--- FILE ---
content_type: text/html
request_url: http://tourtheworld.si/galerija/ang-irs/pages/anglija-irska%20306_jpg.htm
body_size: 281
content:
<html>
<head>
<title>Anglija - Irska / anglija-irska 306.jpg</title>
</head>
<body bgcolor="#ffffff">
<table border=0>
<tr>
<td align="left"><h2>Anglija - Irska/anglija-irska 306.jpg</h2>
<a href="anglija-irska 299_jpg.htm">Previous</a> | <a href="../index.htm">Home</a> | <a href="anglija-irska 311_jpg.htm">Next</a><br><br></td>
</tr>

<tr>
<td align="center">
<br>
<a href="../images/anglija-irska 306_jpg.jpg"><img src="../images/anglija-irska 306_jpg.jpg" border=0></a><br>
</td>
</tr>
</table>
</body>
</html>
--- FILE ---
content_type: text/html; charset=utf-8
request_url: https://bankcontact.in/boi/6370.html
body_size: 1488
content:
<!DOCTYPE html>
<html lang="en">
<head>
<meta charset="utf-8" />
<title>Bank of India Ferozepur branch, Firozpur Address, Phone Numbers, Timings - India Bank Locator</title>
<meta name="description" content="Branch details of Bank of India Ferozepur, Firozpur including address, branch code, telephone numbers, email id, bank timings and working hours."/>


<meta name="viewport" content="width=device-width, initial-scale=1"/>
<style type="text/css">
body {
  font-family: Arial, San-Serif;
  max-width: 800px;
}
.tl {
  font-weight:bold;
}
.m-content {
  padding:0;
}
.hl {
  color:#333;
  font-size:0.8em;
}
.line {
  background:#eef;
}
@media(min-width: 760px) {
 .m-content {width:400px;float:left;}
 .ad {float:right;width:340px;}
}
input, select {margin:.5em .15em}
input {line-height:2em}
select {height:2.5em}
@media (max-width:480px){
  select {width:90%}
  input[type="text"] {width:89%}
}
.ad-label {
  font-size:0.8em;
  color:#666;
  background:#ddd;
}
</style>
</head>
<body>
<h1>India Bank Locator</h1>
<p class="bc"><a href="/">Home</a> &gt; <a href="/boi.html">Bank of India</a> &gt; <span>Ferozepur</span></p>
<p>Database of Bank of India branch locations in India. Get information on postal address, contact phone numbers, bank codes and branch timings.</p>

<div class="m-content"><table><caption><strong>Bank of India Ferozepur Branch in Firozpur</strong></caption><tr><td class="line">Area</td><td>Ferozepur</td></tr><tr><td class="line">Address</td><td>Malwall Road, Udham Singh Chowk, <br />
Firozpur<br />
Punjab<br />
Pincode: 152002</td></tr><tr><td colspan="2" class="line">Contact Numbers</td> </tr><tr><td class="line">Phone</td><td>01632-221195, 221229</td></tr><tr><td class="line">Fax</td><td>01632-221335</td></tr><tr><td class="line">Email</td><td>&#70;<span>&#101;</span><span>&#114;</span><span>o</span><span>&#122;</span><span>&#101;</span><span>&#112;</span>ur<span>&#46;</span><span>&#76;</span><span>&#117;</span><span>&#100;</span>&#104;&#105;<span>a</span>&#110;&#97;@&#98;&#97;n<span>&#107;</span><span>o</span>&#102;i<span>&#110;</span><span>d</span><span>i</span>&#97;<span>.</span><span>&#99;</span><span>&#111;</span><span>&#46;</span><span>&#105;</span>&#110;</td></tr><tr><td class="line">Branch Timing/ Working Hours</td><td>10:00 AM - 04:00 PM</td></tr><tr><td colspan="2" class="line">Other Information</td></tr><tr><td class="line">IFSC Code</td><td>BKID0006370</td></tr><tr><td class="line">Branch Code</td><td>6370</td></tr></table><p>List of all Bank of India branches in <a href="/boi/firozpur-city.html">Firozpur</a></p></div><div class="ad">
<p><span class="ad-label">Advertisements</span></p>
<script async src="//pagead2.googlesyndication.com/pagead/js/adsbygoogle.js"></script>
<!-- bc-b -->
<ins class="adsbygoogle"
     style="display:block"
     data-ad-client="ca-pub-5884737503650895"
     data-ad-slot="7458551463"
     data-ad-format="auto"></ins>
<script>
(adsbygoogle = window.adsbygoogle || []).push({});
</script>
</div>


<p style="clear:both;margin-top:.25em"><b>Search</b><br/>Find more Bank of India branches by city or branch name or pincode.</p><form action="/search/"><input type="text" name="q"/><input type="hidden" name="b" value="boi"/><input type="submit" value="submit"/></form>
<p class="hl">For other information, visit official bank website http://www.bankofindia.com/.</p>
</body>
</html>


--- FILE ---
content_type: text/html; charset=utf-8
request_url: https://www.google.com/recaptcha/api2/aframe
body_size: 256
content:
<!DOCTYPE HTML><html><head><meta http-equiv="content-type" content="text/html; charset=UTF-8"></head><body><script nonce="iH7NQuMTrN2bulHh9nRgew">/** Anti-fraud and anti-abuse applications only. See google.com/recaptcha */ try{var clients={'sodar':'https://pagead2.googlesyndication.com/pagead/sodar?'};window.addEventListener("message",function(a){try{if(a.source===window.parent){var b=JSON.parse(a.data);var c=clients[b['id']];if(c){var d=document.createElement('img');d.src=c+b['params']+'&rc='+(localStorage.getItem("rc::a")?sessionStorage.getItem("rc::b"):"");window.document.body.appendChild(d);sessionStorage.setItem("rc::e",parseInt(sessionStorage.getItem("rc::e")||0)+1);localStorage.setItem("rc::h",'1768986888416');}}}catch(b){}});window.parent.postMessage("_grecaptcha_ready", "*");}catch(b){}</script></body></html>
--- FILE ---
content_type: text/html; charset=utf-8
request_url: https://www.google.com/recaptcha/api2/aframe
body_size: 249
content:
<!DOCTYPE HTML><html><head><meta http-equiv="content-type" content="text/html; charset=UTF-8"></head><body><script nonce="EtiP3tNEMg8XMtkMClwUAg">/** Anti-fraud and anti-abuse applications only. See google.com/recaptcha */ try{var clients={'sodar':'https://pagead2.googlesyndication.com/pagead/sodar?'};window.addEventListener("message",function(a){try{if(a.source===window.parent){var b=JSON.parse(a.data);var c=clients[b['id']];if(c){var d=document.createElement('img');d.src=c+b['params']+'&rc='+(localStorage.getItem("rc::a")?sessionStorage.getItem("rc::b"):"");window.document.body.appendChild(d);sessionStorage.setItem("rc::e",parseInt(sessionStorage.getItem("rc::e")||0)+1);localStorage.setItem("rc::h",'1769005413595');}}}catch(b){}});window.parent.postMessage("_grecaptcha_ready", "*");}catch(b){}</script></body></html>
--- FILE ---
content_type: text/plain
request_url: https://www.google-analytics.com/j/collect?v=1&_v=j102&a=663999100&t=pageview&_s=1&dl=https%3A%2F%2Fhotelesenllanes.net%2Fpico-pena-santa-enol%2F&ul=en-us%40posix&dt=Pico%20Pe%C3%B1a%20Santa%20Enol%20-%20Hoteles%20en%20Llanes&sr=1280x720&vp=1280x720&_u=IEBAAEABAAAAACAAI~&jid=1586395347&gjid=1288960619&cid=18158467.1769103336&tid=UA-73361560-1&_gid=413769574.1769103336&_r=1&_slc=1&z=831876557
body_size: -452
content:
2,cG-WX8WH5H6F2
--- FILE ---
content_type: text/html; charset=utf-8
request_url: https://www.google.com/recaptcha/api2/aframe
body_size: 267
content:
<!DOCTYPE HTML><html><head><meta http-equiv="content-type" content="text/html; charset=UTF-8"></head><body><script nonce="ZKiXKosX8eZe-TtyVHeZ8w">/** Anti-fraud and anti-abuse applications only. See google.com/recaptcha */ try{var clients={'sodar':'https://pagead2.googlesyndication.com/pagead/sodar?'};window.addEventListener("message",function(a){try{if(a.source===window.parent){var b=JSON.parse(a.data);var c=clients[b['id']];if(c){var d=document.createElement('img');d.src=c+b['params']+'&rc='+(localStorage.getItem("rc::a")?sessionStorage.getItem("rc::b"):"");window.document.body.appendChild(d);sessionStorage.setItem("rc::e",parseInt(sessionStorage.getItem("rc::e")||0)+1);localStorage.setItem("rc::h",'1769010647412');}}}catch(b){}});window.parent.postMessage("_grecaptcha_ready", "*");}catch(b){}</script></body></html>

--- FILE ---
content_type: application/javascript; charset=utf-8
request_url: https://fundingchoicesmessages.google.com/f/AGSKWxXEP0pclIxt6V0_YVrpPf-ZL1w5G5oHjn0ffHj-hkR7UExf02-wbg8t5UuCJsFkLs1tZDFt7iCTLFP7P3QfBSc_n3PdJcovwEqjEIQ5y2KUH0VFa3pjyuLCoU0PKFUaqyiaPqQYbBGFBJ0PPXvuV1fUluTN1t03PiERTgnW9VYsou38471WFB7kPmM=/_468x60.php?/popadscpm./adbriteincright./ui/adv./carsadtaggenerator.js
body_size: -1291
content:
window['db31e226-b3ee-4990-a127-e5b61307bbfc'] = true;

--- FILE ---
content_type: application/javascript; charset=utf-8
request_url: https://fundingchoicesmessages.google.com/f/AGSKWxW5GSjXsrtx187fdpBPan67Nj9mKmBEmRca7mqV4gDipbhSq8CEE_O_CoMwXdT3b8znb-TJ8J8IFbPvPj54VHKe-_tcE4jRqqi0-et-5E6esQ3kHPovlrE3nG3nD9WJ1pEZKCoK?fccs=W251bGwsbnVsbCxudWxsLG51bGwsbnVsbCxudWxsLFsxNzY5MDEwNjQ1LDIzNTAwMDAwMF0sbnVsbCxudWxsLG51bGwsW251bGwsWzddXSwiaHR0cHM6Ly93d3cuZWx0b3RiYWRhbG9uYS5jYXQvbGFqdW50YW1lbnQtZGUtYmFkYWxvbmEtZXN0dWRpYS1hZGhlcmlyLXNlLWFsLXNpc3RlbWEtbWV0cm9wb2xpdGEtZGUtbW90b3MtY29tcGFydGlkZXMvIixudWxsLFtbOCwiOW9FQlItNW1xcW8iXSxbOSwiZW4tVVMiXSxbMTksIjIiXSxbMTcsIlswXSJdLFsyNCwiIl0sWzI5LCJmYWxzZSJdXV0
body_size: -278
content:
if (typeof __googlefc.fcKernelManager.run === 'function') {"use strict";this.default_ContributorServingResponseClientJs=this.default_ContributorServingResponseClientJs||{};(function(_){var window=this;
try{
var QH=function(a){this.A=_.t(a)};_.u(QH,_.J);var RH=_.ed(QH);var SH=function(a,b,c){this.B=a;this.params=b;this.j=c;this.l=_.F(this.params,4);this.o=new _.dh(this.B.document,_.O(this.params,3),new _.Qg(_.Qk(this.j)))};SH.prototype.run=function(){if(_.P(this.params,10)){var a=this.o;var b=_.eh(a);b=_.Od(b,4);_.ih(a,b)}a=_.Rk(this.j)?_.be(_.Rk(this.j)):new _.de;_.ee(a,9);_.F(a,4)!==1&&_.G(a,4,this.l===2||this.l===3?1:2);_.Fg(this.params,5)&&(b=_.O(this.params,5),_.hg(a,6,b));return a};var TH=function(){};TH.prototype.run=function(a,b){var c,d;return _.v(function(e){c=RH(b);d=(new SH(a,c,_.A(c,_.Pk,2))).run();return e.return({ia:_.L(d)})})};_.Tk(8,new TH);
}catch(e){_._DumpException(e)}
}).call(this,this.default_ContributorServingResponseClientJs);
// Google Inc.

* **Your task**
When the line containing "- Irska/anglija-irska 306.jpg</h2>" is reached, include it and stop. Until then, output each line of the entries exactly as given, starting from the first.

* **Solution to this exercise**
--- FILE ---
content_type: text/html
request_url: http://tourtheworld.si/galerija/ang-irs/pages/anglija-irska%20306_jpg.htm
body_size: 281
content:
<html>
<head>
<title>Anglija - Irska / anglija-irska 306.jpg</title>
</head>
<body bgcolor="#ffffff">
<table border=0>
<tr>
<td align="left"><h2>Anglija - Irska/anglija-irska 306.jpg</h2>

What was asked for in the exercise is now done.